→ **Texto do exercício**
————

E minha colega ia revisando as histórias, que de novo só traziam o local onde se desenrolavam os fatos e os nomes dos protagonistas. Até que certo dia lá estava ela a revisar o romance do mês quando notou que já havia passado da metade do livro e nenhum dos conflitos previsíveis da história havia acontecido.  Ela começou a revisar o sétimo capítulo e, qual não foi sua surpresa ao ler as palavras iniciais: "E, então, Steve mudou". O(a) autor(a), provavelmente, havia se esquecido de articular a trama, já tinha avançado por uns três capítulos e talvez não quisesse jogar fora o material, decidindo então "forçar" o mocinho a uma guinada súbita, sem maiores explicações, apenas para manter a estrutura desse tipo de romance e agradar sua leitora.

É óbvio que guinadas nos scripts amorosos (AMÉLIO; MARTINEZ, 2005) eventualmente acontecem na vida, mas embora pareçam abruptas aos olhos dos demais o fato é que elas foram cozinhadas no fogo lento dos processos psíquicos.

Há vários fenômenos envolvidos nesse processo de estruturação do ego da criança - entendido no contexto junguiano como um complexo, uma carga emocional constelada ao redor do núcleo formado por uma imagem arquetípica a partir das experiências pessoais de cada indivíduo. Na criança, a representação do feminino e do masculino é formada a partir da mãe.

O menino terá o modelo do feminino (anima) formado a partir da relação consciente com o ego da mãe ou a figura que exercer este papel de maternagem. Por isso, o menino tem uma figura de feminino bem definida - a anima é uma unidade. Daí a fantasia da "musa": ao entrar na adolescência, o jovem sabe que tipo de mulher busca com precisão.

No caso da menina, a representação do masculino (animus) é oriunda do inconsciente da mãe (animus) ou de quem exercer este papel, sendo que Jung dizia que não se tratava de uma figura única, mas de uma legião. Não há, portanto, a fantasia de um "muso". Assim, ao entrar na adolescência, a jovem não tem um modelo de homem tão definido, mas pode se apaixonar por várias facetas do masculino.

Essas imagens arquetípicas - que serão essenciais no relacionamento amoroso - vão sendo construídas a partir da experiência que a criança tem com os pais e em como eles reagem em suas relações e com seu entorno. No caso de ter se sentido abandonada, por exemplo, a criança reagirá como se o mundo fosse ruim. Bem cuidada, como se o mundo fosse um lugar bom, onde se pode viver sem medo. É óbvio que a criança não está numa bolha, mas inserida num contexto social. De toda forma, tratam-se de interpretações. O risco é o de a psique do adulto permanecer no estágio infantil, representada na criança que espera que haja alguém sempre pronta a estender a mão para apoiá-la em caso de queda, para satisfazer suas vontades e tomar conta dela.

————

→ **Material fornecido**
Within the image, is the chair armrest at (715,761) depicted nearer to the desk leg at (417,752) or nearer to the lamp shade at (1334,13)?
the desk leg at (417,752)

————

→ **Objetivo da tarefa**
Escreva a continuação do texto sobre as imagens arquetípicas do feminino e do masculino, começando logo após a última frase apresentada. O material não é necessário para a resolução.

→ **Resposta da tarefa**
As representações ligadas ao universo parental começam a ser revistas a partir da puberdade, quando gradualmente começam a ocorrer as primeiras vivências amorosas. No começo, em geral, os relacionamentos amorosos ainda são platônicos, ganhando uma materialidade com o passar dos anos, em geral de acordo com o tempo histórico e social no qual o(a) jovem está inserido(a).

O interessante é que as relações amorosas - parte integrante desta busca pelo sentido que se dá por meio da experimentação consciente da vida - é como um jogo de dois tempos. No primeiro tempo, vamos dizer dos 12 até o redor dos 40 anos, o foco está na formação da identidade, passando pela construção dos corpos físico, emocional e mental, que são ancorados nas esferas social e histórica.

Ao longo dessa primeira fase da idade adulta, o(a) jovem em tese começa a testar suas asas para se descolar da família de origem e consolidar seu próprio núcleo familiar; conquista seu espaço no mundo profissional, alguns até conseguem usar  seus recursos extras, seja de tempo ou econômicos, para apoiar serviços sociais. Nessa fase, o relacionamento amoroso se alimenta das sombras projetadas inconscientemente no outro, nas habilidades nubladas, nos pontos não desenvolvidos, enfim, nos aspectos ainda desconhecidos do jovem que serão projetados como numa tela no parceiro.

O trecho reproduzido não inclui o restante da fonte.